-------- Document section

File ~/.local/lib/python3.10/site-packages/torch/nn/modules/module.py:1518, in Module._wrapped_call_impl(self, *args, **kwargs)
   1516     return self._compiled_call_impl(*args, **kwargs)  # type: ignore[misc]
   1517 else:
-> 1518     return self._call_impl(*args, **kwargs)

File ~/.local/lib/python3.10/site-packages/torch/nn/modules/module.py:1527, in Module._call_impl(self, *args, **kwargs)
   1522 # If we don't have any hooks, we want to skip the rest of the logic in
   1523 # this function, and just call forward.
   1524 if not (self._backward_hooks or self._backward_pre_hooks or self._forward_hooks or self._forward_pre_hooks
   1525         or _global_backward_pre_hooks or _global_backward_hooks
   1526         or _global_forward_hooks or _global_forward_pre_hooks):
-> 1527     return forward_call(*args, **kwargs)
   1529 try:
   1530     result = None

File ~/.local/lib/python3.10/site-packages/transformers/models/llama/modeling_llama.py:653, in LlamaSdpaAttention.forward(self, hidden_states, attention_mask, position_ids, past_key_value, output_attentions, use_cache, cache_position)
    650 if past_key_value is not None:
    651     # sin and cos are specific to RoPE models; cache_position needed for the static cache
    652     cache_kwargs = {"sin": sin, "cos": cos, "cache_position": cache_position}
--> 653     key_states, value_states = past_key_value.update(key_states, value_states, self.layer_idx, cache_kwargs)
    655 key_states = repeat_kv(key_states, self.num_key_value_groups)
    656 value_states = repeat_kv(value_states, self.num_key_value_groups)

File ~/.local/lib/python3.10/site-packages/transformers/cache_utils.py:149, in DynamicCache.update(self, key_states, value_states, layer_idx, cache_kwargs)
    146     self.key_cache[layer_idx] = torch.cat([self.key_cache[layer_idx], key_states], dim=-2)
    147     self.value_cache[layer_idx] = torch.cat([self.value_cache[layer_idx], value_states], dim=-2)
--> 149 return self.key_cache[layer_idx], self.value_cache[layer_idx]

IndexError: list index out of range

Motivation

I think it'd be fantastic to decouple the layer_idx variable somehow to allow easy removal of entire blocks. I imagine this would be useful for the general research community to experiment with these models.

Your contribution

I'm not very familiar with the inner workings of the library, however I'd be happy to make a PR if you can give me some high level suggestions on how to make this change. Thanks!

----------------

Goal A:
Rewrite the rows from the line with "As captured here, by" up to and including the line with "Answer: point 632,333, point", replacing "camera" with "viewer" and changing nothing else. Leave the pictures out of your answer.
The rows below have no connection to the traceback and issue text above.

-------- The records

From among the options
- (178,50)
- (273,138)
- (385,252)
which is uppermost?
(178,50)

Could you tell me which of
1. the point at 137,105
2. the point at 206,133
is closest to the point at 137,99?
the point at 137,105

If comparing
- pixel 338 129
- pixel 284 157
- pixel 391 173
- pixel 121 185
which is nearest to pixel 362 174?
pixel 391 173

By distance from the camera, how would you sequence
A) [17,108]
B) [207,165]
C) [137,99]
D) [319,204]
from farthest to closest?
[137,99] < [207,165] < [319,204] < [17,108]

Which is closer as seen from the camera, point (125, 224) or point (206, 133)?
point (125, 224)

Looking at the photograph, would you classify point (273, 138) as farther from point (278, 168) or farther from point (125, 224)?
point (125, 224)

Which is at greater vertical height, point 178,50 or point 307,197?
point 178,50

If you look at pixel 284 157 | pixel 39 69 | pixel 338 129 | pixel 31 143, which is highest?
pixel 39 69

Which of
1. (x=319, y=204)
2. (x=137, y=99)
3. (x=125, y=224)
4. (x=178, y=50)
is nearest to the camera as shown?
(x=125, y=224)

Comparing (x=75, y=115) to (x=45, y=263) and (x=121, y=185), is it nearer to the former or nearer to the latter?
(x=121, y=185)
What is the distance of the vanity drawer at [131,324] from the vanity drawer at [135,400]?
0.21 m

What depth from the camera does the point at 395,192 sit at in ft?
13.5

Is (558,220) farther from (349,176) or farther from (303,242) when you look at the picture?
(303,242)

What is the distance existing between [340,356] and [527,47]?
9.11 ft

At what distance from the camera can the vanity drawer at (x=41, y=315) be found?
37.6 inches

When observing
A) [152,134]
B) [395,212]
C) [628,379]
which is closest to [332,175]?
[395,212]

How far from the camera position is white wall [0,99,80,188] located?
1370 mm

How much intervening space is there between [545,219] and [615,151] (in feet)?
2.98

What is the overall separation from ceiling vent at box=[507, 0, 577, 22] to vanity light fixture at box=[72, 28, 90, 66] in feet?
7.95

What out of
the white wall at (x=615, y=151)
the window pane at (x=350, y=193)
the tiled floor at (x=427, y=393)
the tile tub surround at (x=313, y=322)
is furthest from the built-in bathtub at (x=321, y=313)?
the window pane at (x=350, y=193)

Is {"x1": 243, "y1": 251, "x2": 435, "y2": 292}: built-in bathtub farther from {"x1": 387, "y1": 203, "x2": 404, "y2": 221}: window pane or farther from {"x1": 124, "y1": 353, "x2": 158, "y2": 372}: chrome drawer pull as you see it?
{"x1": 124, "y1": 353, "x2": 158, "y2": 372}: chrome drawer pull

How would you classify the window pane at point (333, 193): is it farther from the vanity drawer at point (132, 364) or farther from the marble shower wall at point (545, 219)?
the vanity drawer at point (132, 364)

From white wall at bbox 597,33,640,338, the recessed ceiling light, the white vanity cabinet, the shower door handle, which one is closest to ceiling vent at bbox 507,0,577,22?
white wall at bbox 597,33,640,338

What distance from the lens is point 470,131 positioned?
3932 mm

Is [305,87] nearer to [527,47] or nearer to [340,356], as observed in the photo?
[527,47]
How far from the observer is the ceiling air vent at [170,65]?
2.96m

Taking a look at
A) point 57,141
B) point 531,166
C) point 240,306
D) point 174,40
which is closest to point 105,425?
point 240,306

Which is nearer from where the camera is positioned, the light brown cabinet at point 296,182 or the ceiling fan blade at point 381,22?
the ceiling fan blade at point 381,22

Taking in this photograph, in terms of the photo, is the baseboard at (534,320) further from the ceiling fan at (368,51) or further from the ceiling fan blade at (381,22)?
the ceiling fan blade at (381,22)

----------------
-------- The records

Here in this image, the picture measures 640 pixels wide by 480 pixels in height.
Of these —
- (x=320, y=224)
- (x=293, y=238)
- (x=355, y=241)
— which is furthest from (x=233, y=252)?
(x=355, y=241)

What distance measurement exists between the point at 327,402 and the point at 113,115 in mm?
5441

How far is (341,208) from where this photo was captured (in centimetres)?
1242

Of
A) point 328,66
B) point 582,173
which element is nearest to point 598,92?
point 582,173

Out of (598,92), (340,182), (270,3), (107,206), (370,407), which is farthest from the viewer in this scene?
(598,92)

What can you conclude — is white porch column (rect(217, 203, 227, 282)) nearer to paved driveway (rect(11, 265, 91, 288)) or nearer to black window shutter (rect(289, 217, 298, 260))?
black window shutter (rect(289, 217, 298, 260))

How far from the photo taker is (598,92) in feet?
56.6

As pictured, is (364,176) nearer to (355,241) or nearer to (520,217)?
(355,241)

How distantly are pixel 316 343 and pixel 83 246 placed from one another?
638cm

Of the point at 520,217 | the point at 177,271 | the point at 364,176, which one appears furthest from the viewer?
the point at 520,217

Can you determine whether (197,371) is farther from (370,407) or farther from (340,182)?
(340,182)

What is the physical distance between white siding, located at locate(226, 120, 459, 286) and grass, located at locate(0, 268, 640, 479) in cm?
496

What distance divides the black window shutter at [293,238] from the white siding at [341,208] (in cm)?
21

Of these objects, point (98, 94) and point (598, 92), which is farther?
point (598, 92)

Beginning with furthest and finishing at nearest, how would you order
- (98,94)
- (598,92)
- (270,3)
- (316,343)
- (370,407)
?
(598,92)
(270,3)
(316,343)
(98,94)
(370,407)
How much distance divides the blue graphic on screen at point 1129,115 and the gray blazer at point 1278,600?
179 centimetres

----------------
-------- The records

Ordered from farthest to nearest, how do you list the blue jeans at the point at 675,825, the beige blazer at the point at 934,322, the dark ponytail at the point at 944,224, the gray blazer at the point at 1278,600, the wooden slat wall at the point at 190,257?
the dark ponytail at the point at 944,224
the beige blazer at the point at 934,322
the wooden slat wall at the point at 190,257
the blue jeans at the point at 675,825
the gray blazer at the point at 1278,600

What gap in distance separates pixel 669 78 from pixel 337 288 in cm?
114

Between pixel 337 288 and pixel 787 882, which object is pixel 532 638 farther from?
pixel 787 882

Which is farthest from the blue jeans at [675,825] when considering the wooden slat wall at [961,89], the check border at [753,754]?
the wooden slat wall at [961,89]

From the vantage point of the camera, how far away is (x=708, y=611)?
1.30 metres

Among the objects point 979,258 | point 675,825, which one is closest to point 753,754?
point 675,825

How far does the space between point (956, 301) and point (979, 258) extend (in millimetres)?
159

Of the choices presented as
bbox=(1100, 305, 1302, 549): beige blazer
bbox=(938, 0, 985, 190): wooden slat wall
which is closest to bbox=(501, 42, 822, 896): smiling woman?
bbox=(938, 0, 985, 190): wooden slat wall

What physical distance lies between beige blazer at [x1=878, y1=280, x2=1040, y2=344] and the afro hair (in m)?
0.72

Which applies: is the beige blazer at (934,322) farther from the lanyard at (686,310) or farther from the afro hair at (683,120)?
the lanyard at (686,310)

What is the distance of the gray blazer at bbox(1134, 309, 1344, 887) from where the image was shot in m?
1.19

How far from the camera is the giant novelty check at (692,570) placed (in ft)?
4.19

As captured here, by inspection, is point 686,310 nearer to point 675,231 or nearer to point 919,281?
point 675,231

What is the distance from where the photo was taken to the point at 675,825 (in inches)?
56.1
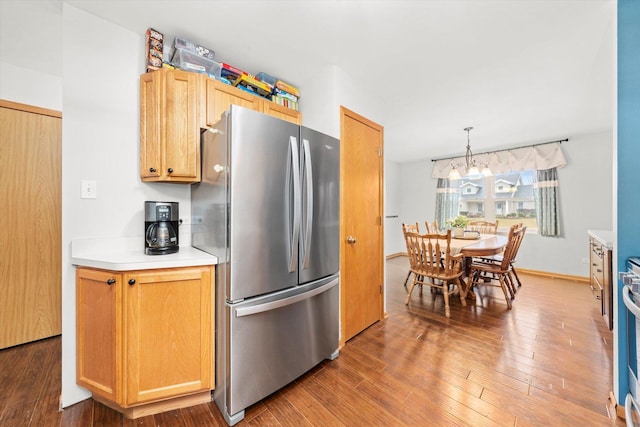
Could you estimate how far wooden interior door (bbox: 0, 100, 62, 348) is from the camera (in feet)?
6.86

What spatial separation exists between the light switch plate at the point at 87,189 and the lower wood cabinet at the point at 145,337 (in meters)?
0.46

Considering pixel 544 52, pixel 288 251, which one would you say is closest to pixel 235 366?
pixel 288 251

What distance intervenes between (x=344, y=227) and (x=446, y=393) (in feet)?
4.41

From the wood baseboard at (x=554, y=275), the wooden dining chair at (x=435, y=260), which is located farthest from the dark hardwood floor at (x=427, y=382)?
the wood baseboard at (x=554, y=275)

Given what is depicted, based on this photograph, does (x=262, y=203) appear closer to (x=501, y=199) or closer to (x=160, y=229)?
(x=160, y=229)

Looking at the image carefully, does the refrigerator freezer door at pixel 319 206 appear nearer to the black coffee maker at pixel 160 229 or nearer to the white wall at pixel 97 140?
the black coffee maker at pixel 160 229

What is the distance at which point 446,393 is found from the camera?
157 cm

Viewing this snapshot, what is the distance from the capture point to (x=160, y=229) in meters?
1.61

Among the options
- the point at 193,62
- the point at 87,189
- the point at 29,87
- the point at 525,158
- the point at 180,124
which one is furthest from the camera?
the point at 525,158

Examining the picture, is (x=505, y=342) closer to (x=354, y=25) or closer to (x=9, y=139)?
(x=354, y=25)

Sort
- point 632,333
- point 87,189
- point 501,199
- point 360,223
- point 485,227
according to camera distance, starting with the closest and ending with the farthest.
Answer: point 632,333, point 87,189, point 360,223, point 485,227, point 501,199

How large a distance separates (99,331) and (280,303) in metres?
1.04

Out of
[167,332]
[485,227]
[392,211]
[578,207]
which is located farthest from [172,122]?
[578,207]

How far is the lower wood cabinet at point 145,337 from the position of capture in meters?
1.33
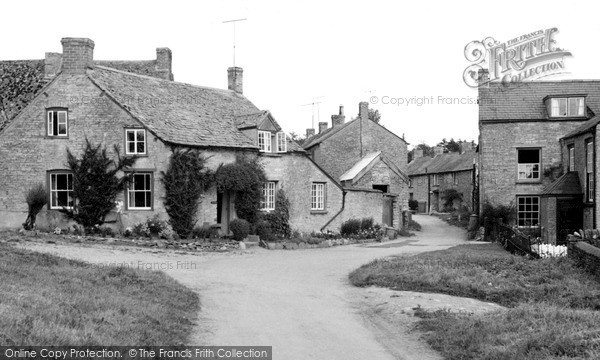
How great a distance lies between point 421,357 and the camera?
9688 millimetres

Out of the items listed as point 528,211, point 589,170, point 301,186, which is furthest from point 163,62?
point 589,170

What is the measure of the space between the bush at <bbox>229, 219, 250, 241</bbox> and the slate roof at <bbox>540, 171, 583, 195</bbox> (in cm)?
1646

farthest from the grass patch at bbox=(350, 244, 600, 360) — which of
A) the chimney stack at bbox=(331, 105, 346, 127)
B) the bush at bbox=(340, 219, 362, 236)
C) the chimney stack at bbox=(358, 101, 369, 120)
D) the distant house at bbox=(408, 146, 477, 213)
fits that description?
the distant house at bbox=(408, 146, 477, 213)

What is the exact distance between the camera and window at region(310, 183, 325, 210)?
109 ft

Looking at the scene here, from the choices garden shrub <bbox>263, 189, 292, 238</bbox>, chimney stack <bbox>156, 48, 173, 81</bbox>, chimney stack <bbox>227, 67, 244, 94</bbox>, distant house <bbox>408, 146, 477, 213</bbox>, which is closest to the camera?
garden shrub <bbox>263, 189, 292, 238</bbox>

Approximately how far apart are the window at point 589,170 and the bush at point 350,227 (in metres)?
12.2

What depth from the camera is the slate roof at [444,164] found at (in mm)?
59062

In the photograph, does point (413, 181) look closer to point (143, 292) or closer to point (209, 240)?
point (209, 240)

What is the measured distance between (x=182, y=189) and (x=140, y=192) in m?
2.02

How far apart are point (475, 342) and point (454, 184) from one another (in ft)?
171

----------------

Goal B:
In the issue text, what variable does the writer want to decouple, and why?

Task solution A:
As captured here, by inspection, is point 686,310 nearer to point 675,231 or nearer to point 919,281?
point 675,231

What is the distance from where the photo was taken to the point at 675,825 (in inches)?
56.1
Could you estimate how far wooden interior door (bbox: 0, 100, 62, 348) is from the viewer (in feet)?
6.86

What spatial separation exists between the light switch plate at the point at 87,189 and the lower wood cabinet at the point at 145,337 (in meters)?
0.46

Considering pixel 544 52, pixel 288 251, which one would you say is closest to pixel 235 366?
pixel 288 251

What distance intervenes between (x=344, y=227) and (x=446, y=393) (in feet)?
4.41

From the wood baseboard at (x=554, y=275), the wooden dining chair at (x=435, y=260), which is located farthest from the dark hardwood floor at (x=427, y=382)?
the wood baseboard at (x=554, y=275)

Given what is depicted, based on this photograph, does (x=262, y=203) appear closer to (x=501, y=199) or closer to (x=160, y=229)?
(x=160, y=229)

Looking at the image carefully, does the refrigerator freezer door at pixel 319 206 appear nearer to the black coffee maker at pixel 160 229 or nearer to the white wall at pixel 97 140?
the black coffee maker at pixel 160 229

What is the distance at which point 446,393 is found from the viewer?
157 cm

Viewing this snapshot, what is the distance from the capture point to (x=160, y=229) in meters?
1.61

Among the options
- the point at 193,62
- the point at 87,189
- the point at 29,87
- the point at 525,158
- the point at 180,124
which one is furthest from the viewer?
the point at 525,158

Examining the picture, is (x=505, y=342) closer to (x=354, y=25) or closer to (x=9, y=139)?
(x=354, y=25)

Sort
- point 632,333
- point 87,189
- point 501,199
- point 360,223
- point 485,227
according to viewer distance, starting with the closest and ending with the farthest.
Answer: point 632,333, point 87,189, point 360,223, point 485,227, point 501,199

Task solution B:
The writer wants to decouple the layer_idx variable to allow easy removal of entire blocks.